- The 10-year Treasury yield rose above 2.9 percent — a four-year high — after last week's equity sell-off spurred bond purchases.
- The 30-year bond yield rose to its highest level since March.
- Traders are waiting for new consumer price data coming Wednesday.
The 10-year Treasury yield clawed its way back to a new four-year high Monday after an equity sell-off that it helped cause sent its rate back down last week.
The yield on the benchmark 10-year Treasury note was slightly higher at 2.860 percent at 4:22 p.m. ET, while the yield on the 30-year Treasury bond also ticked up to 3.146 percent. Bond yields move inversely to prices.

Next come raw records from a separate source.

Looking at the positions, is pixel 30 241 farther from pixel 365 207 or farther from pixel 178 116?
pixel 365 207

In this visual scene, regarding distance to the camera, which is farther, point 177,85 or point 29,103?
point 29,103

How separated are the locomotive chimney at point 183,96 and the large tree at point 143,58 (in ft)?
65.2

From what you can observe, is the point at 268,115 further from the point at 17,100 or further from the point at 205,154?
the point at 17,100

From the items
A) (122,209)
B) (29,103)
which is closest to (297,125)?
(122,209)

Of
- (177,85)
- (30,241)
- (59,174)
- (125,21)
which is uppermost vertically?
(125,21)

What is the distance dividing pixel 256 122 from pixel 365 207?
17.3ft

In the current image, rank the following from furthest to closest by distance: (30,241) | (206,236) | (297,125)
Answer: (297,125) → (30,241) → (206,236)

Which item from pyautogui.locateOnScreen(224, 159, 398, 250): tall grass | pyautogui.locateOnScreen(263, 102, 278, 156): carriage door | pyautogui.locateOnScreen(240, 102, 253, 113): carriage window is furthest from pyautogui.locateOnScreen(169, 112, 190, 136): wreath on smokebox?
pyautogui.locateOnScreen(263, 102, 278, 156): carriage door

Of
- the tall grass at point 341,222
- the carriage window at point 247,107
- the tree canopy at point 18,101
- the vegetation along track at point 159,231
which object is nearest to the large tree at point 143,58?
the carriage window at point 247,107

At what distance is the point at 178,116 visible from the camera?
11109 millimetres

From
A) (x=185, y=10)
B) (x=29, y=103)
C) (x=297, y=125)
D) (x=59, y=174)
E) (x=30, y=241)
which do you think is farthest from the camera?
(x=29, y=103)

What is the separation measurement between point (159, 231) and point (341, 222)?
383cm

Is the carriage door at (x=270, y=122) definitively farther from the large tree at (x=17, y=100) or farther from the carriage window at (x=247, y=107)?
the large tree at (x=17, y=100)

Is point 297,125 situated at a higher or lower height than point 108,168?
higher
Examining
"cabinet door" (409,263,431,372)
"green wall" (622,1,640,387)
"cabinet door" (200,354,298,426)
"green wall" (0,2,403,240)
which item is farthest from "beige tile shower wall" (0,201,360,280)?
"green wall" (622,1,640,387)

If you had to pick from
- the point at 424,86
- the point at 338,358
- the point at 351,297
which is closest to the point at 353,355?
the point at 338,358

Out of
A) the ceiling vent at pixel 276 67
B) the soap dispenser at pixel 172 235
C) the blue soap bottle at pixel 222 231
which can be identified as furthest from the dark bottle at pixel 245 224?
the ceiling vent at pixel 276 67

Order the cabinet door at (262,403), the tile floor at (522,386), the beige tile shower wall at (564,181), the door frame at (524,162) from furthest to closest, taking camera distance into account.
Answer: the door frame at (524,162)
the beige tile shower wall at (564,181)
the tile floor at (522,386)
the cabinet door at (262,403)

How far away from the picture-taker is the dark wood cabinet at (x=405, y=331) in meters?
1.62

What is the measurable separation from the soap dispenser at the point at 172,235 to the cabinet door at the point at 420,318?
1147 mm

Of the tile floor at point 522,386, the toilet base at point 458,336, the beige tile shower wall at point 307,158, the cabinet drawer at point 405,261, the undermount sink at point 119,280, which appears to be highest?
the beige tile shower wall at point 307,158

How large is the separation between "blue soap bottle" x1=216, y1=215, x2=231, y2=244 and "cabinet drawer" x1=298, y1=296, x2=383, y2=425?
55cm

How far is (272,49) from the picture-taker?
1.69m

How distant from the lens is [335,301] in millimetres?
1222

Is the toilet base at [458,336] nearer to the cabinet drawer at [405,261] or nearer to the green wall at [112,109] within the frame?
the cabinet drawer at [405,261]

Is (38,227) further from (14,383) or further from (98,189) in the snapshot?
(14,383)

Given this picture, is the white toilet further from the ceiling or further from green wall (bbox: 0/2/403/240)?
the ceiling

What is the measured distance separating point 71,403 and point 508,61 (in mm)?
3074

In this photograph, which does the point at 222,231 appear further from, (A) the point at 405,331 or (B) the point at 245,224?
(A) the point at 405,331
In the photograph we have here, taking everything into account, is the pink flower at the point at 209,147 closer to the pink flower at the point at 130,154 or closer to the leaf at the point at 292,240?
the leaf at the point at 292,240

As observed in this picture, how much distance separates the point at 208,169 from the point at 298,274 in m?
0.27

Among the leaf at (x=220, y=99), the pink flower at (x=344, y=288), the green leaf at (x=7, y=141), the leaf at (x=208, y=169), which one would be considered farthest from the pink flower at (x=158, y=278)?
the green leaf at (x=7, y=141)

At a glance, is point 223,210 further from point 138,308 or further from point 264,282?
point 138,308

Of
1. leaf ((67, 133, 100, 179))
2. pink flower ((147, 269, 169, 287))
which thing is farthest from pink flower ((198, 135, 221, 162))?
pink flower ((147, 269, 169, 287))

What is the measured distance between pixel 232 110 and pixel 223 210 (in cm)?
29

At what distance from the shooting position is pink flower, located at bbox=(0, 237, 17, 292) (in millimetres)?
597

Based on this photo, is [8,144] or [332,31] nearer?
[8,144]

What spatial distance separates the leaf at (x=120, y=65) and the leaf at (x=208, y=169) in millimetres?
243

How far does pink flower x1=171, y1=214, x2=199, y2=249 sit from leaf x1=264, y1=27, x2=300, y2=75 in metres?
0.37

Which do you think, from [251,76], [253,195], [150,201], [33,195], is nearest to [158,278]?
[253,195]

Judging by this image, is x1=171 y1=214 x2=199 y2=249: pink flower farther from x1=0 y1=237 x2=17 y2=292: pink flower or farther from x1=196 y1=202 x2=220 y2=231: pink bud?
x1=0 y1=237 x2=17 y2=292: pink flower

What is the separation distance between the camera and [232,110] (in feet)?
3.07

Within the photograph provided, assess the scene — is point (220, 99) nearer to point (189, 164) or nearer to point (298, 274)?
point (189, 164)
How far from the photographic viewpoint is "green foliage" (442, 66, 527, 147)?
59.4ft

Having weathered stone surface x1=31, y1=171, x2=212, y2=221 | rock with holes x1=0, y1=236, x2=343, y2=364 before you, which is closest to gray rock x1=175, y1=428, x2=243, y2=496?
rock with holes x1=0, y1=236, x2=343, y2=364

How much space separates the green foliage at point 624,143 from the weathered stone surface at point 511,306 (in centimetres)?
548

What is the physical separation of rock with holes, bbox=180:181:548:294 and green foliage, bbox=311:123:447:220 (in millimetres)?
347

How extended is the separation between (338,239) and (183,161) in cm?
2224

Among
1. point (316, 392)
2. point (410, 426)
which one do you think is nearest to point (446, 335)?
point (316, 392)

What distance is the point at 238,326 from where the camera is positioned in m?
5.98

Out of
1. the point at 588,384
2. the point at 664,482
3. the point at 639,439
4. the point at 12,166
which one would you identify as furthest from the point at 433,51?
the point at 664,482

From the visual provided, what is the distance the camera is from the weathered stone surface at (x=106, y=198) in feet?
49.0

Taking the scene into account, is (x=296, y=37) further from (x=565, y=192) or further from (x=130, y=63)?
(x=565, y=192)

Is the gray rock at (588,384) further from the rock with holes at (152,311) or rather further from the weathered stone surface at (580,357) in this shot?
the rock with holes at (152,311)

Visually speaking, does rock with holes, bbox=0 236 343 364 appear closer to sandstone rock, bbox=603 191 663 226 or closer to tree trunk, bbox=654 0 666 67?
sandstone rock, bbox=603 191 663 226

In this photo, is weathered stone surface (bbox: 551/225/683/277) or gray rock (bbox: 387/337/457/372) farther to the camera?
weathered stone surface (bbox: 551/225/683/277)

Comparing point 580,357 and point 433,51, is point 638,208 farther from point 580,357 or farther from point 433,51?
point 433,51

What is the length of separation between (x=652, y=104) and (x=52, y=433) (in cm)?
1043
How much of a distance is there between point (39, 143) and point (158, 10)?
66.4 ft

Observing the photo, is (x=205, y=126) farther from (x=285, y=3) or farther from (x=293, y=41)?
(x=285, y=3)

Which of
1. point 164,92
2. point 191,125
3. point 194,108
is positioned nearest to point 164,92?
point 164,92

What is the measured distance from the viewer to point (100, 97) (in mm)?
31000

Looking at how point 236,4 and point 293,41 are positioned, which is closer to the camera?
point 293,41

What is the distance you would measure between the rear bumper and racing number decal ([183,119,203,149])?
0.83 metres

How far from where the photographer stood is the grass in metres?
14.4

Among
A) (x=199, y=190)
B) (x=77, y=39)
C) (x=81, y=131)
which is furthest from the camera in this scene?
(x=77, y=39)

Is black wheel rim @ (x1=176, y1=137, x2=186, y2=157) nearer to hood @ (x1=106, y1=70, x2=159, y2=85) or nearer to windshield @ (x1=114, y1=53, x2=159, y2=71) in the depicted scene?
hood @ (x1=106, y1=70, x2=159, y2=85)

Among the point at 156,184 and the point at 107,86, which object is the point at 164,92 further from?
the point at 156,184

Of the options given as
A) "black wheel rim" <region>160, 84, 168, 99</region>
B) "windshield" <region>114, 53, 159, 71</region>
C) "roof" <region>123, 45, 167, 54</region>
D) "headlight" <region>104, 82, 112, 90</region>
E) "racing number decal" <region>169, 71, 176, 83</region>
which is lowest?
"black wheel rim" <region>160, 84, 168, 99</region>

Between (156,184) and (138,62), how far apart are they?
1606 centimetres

Earlier Monday, the 10-year Treasury yield rose to 2.902, its highest level in more than four years as concerns over inflation continued. The 30-year bond yield rose to its highest level since March 14, when the bond yielded as high as 3.215 percent. Traders are expecting Wednesday's Consumer Price Index (CPI) for January to validate fears that inflation is ramping up.
Investors expect CPI growth of 0.3 percent month over month and 1.9 percent year over year, according to StreetAccount.
Robin Griffiths, chief technical strategist at ECU Group, told CNBC on Monday that inflation fears and thus the current state of the bond market are not offering investors the safe option that they usually have when stock prices come down.
"In normal rotation from bull to bear, you'd go straight into government bonds, but this is the problem. With interest rates going up, because the economy is strong and inflation is picking up, government bonds have become not the safest asset class in the planet but toxic waste," he said.
"So, by relative comparison, you're sort of trapped into equities even though you know they are not good value," he added.
Last week, the yield on the 10-year soared over 2.88 percent, clinching a 4-year high and sparking a week of equity turmoil. With stronger-than-expected wages numbers in the Labor Department's recent jobs report, investors have been worried that rising inflation could undermine the value of debt's fixed payments.
But equity traders headed for the exits as yields rose, pivoting to safe havens like Treasurys as the Dow Jones industrial average hemorrhaged value, spurring bond purchasing and sending yields off their highs.